FOR IMMEDIATE RELEASE: August 13, 2018
CONTACT: JOHN DE LOS ANGELES | [email protected] | 650-438-1961

Records Show University of California Spent Hundreds of Millions of Dollars on Contractors Behind Trump’s Controversial Immigration Policies

(OAKLAND, CA) – The University of California’s (UC) largest employee union, AFSCME Local 3299, recently called for UC to stop outsourcing jobs and other services to private contractors who are working with Immigration and Customs Enforcement (ICE) to implement President Trump’s “zero tolerance” and family separation policies.

Between 2011 and 2015, UC spent at least $281 million on staffing, maintenance, and other services from companies currently under contract with ICE, according to the University’s vendor reports. While the University has yet to fully disclose its 2016-2018 reports, additional data shows that several ICE collaborators remain under contract at UC.

The public outcry comes as a growing number of high-profile figures and organizations have faced scrutiny for their links to controversial policies that have been called everything from state sanctioned child abuse to humanitarian crisis. UC President Janet Napolitano has called them a “misallocation of resources.”

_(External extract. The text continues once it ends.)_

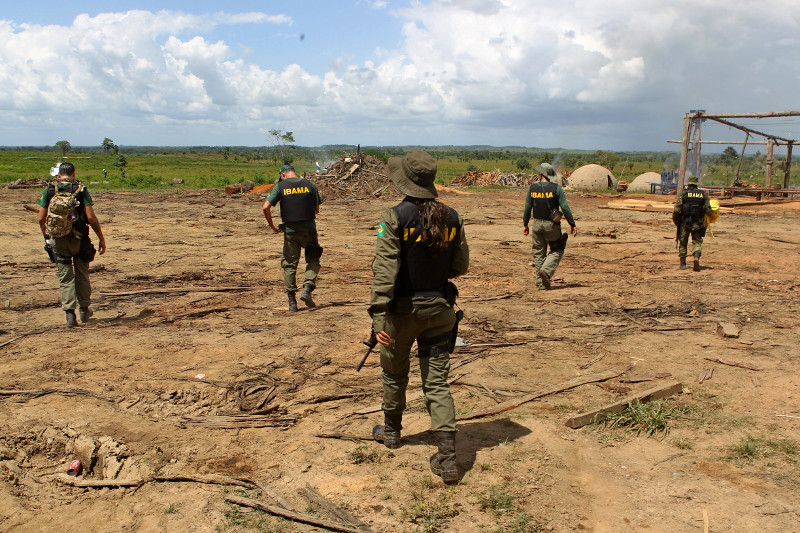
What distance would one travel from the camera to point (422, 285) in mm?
3703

“Is UC President Janet Napolitano going to stand up to Trump’s deportation force, or enrich it,” asked AFSCME Local 3299 President Kathryn Lybarger. “This is a fundamental question of leadership and morality, and she can’t have it both ways.”

Roughly 53,000 workers at the University even went on strike in May over growing concerns about outsourcing at UC—which recent research revealed is likely contributing to widening income, racial, and gender gaps amongst the University’s lowest paid and most vulnerable workers.

Specifically, between 1996 and 2015, UC saw a 37 percent drop in the African American share of its service workforce, and surveys show that those same workers are now more likely to be employed by lower-wage outsourcing companies that contract with UC for the same exact work.

“UC outsources jobs to ICE collaborators for the same reason that ICE does,” stated Maricruz Manzanarez, AFSCME Local 3299’s Immigration Committee Chair. “They want to pay their workers less. And most of those workers—like the families being ripped apart and detained by ICE—are immigrants and people of color.”

A formal request for UC to withdraw from agreements with companies profiting from Trump’s zero tolerance policy was delivered in late July. President Napolitano has yet to respond.

“If Napolitano is sincere about pioneering a better future for Californians and fighting the humanitarian crisis that’s exploding on our southern border, she should use the best tool at her disposal: UC’s purchasing power,” Lybarger added.